INPUT DATA:

◆ ◆ ◆

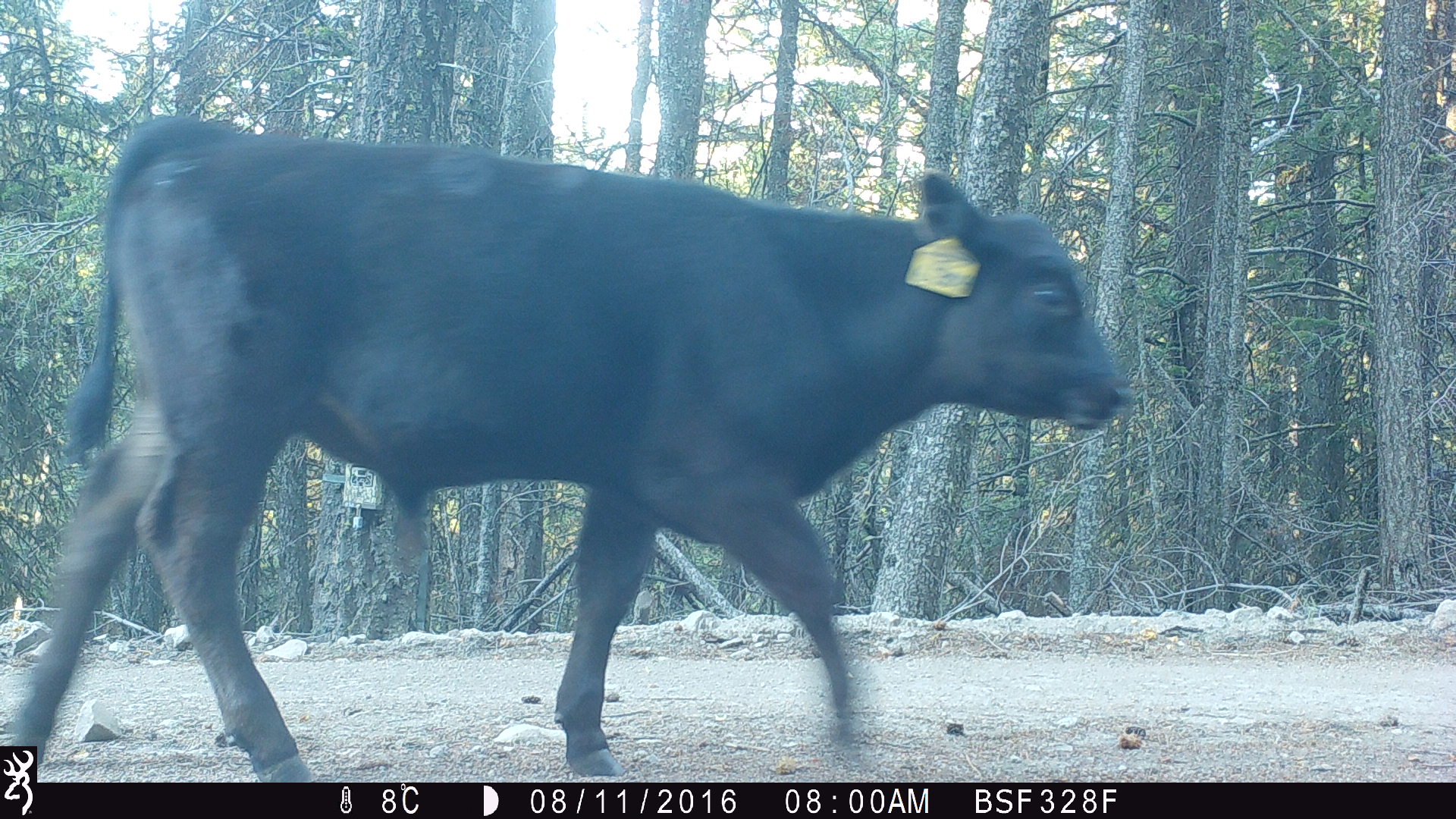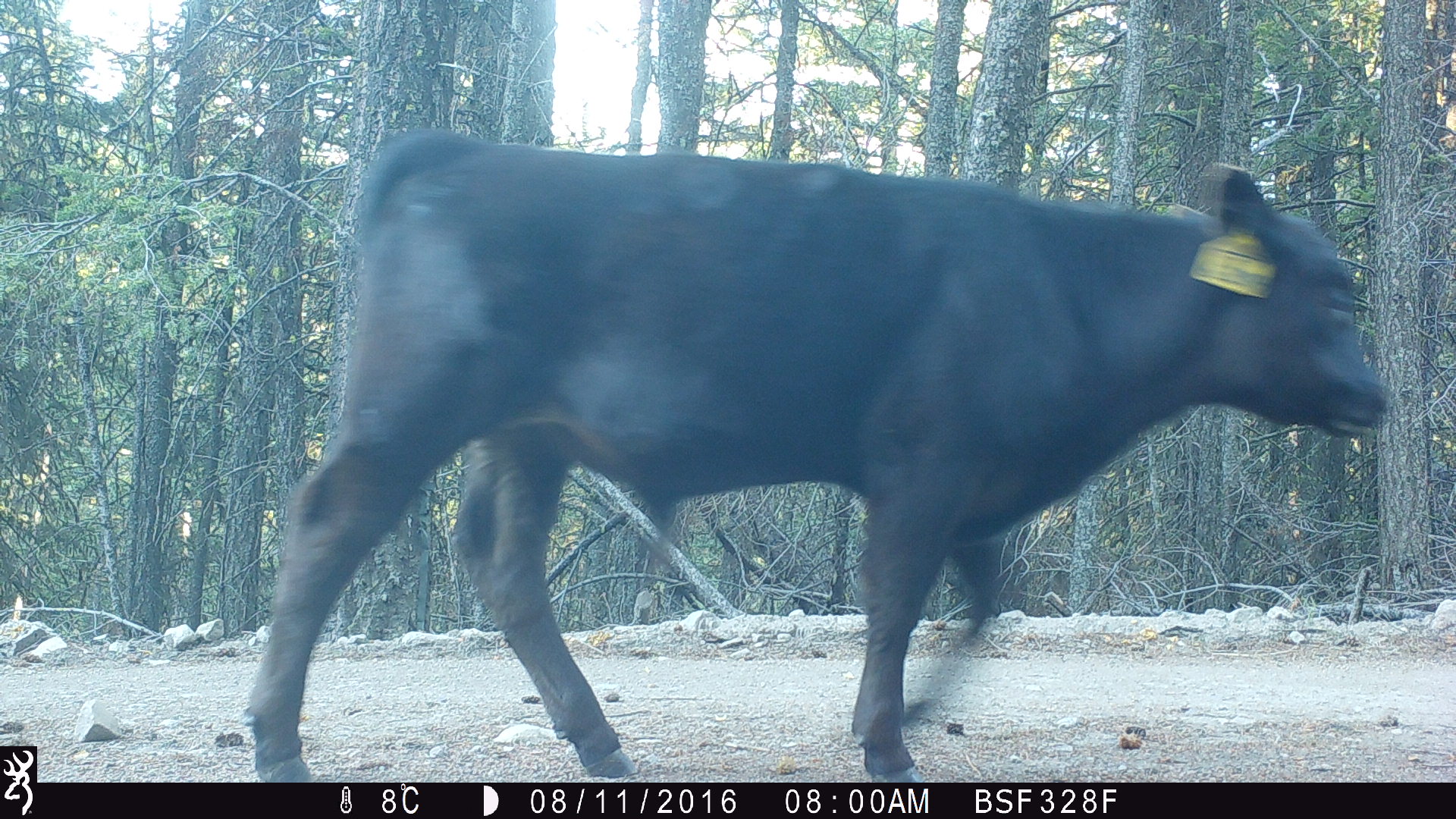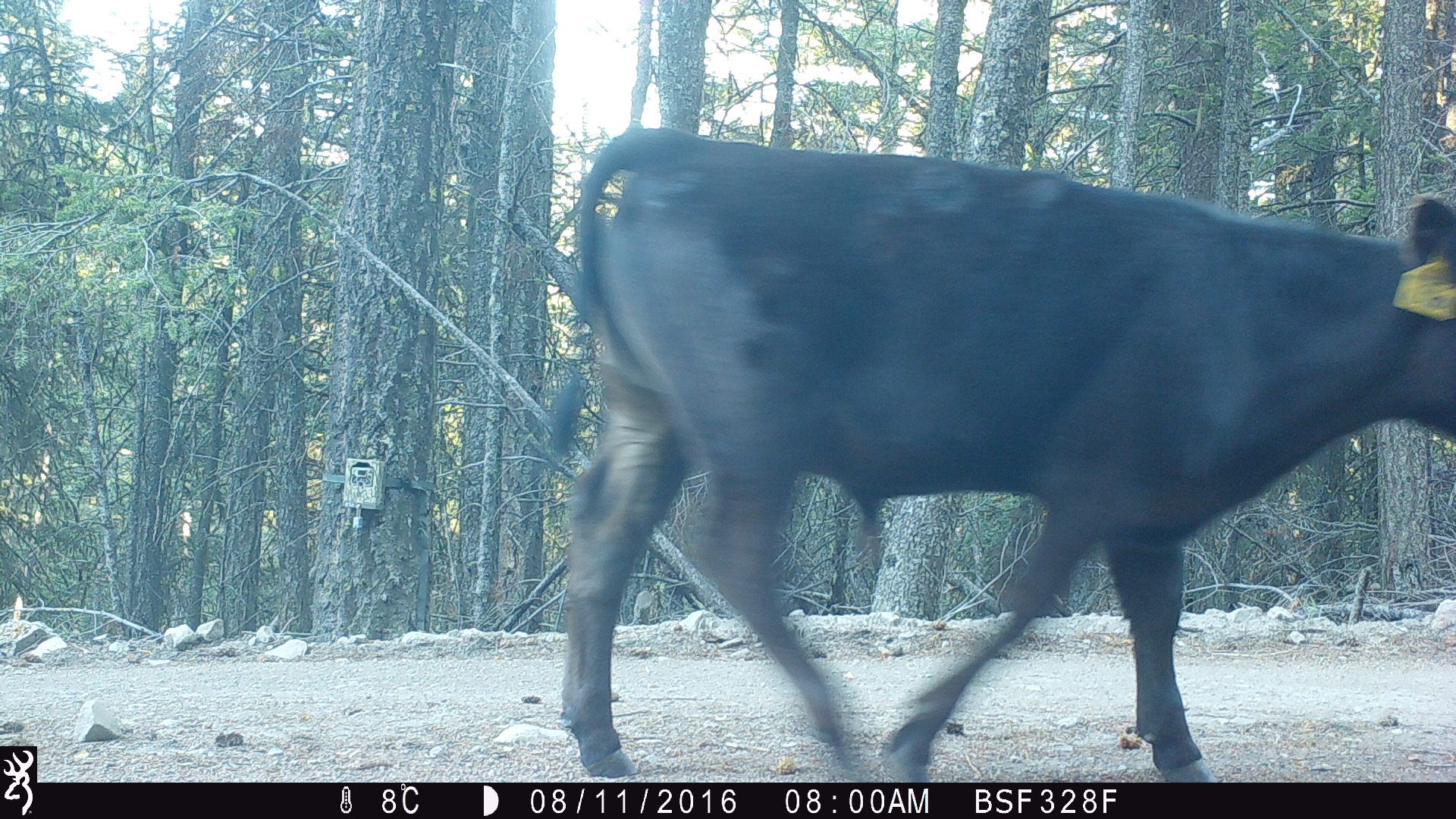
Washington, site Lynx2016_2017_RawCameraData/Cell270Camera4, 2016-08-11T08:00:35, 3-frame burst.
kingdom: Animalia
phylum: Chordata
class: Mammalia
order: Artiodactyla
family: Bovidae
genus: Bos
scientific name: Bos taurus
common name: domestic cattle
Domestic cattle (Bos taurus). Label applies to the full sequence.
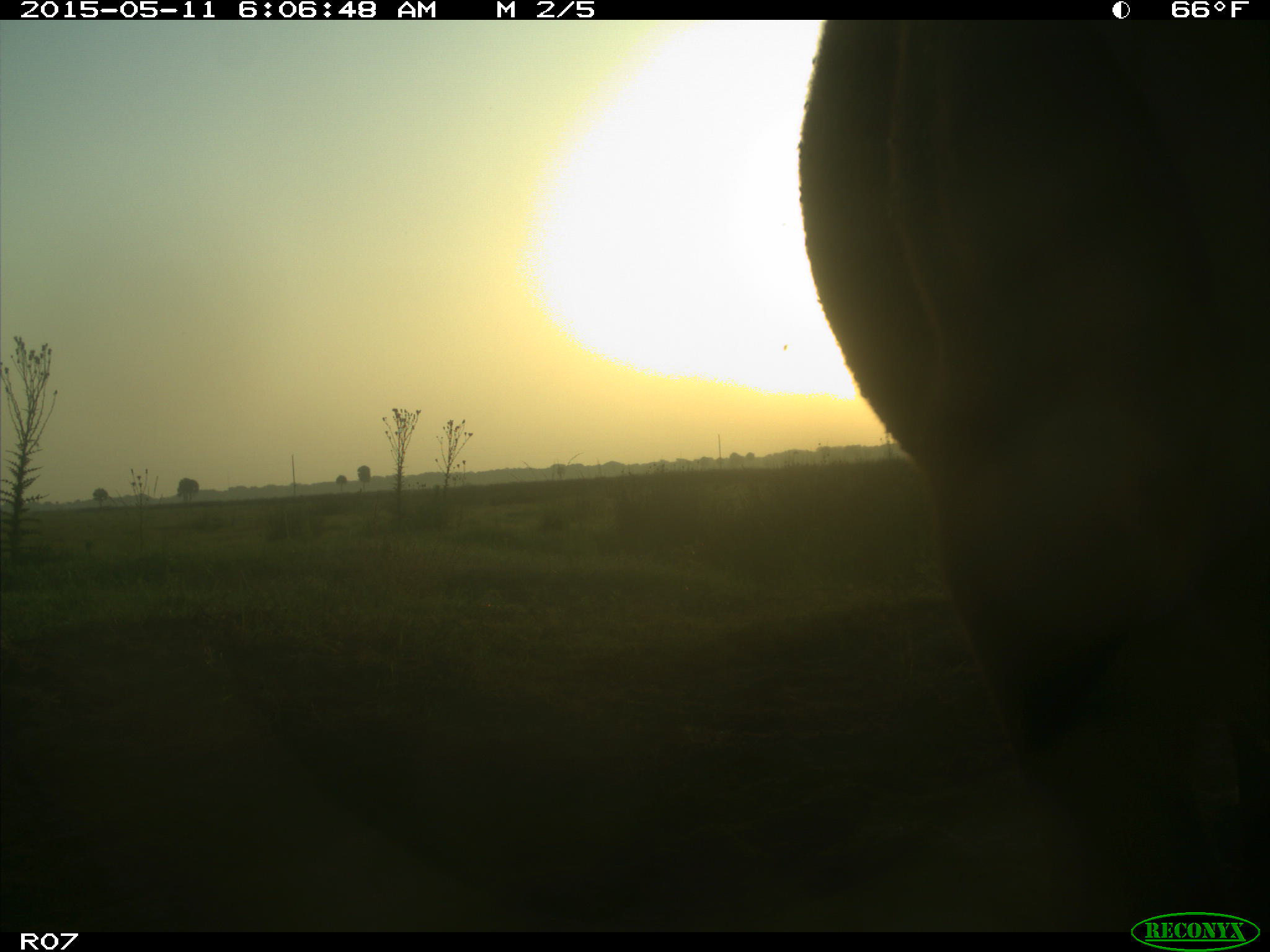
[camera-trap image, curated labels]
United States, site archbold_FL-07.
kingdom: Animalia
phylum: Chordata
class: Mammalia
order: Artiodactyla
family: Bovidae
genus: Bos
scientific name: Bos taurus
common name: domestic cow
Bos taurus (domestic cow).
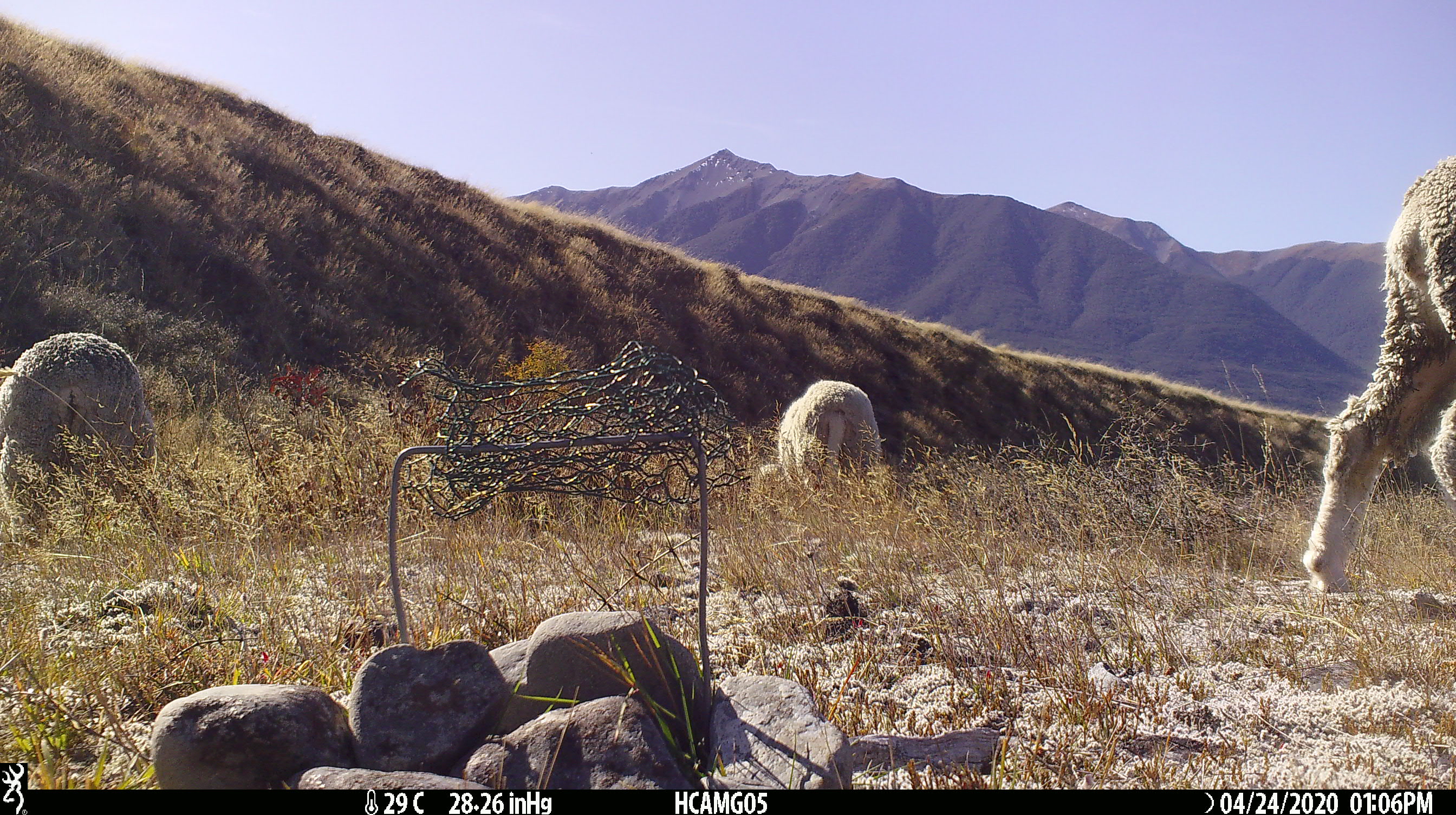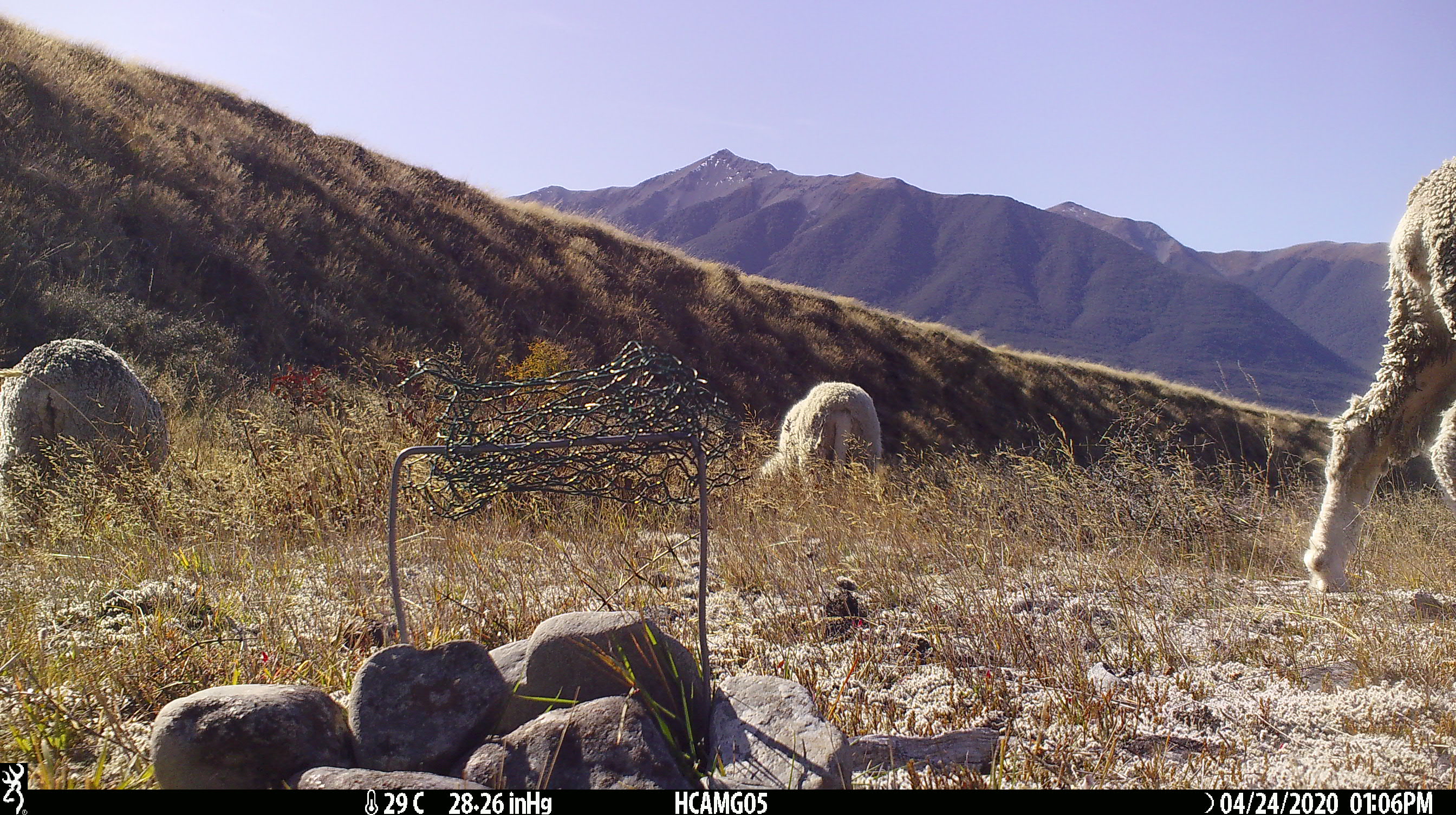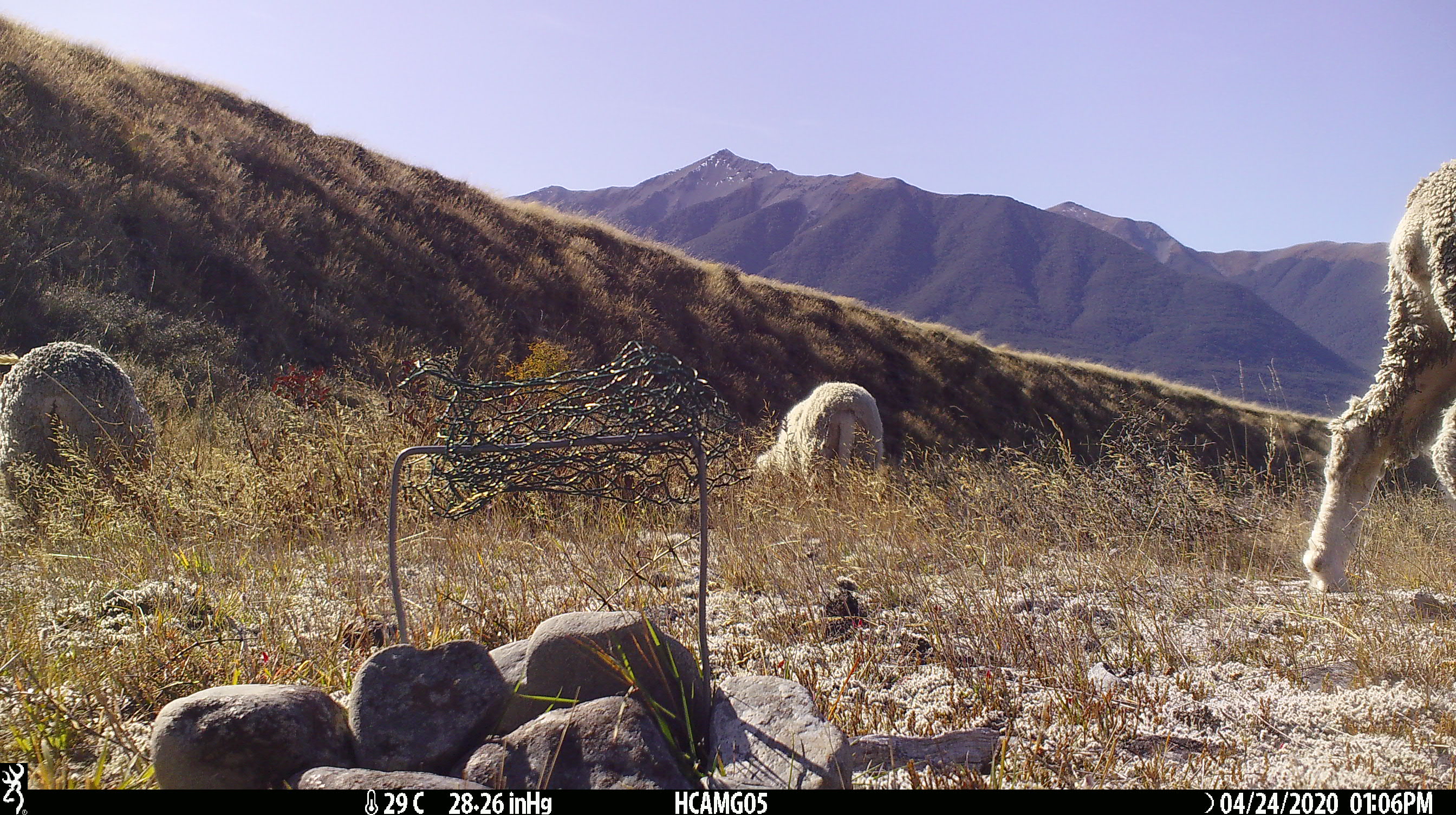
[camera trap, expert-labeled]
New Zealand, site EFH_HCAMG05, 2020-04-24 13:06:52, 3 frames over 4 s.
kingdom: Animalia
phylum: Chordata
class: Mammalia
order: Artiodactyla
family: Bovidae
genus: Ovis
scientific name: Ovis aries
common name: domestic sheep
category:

◆ ◆ ◆

INSTRUCTIONS FOR THE TASK:
Check each line of the listing for "trap". Show those that have it.

REPLY TO THE TASK:
[camera-trap image, curated labels]
[camera trap, expert-labeled]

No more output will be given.